_SELECTION_.
==*==

# Non-OTA Bolt owner with lifetime subscr and Spectrum services seeks new adventure with Antenna



## Bea Gunder (Sep 13, 2019)

Hello World!

I want a divorce from Spectrum Cable, and do not want to repeat the mistake with a similar provider. *Here is what I'm hoping to find* in my next relationship:

** antenna for local stations*. Per TVFool, I will need a rooftop antenna to get PBS and CBS; ABC and NBC are "green," although rabbitears shows all 4 signals as "good." ANYWAY....

** AT&T fiber for internet* ONLY

**Roku stick or similar* for streaming -- I have Netflix and considering Prime

** Non-OTA Bolt for recording local and streaming programming *(I read somewhere here that the Bolt will take antenna input and that TiVo will soon release an app for Roku). It shouldn't matter, but I also have a MoCA'd Mini, and a lifetime subscription.

*My main question is,* are the programming guides available to the Bolt so I can program shows, local or otherwise, or do all the recordings have to be "manual" (which I can do), or is that not an option (which then, why bother?)

Does anyone out there have this setup?

I apologize if this is a repeat post. I've found several threads that address one or two parts of my "perfect mate," but not this exact setup, and I haven't been able to deduce the whole from all the parts. I would like to file for divorce ASAP, so any help muchly appreciated!

==*==

_INSTRUCTIONS FOR THE TASK_. Quote the forum post about replacing cable with an antenna and a TiVo Bolt, starting with "I apologize if" and going on through "help muchly appreciated!". The lines that come after this forum post are separate material and have no connection to it.

_DATA SECTION_.
==*==

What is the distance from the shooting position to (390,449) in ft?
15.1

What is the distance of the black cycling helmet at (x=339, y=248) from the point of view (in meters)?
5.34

==*==

_EXERCISE SOLUTION_.
I apologize if this is a repeat post. I've found several threads that address one or two parts of my "perfect mate," but not this exact setup, and I haven't been able to deduce the whole from all the parts. I would like to file for divorce ASAP, so any help muchly appreciated!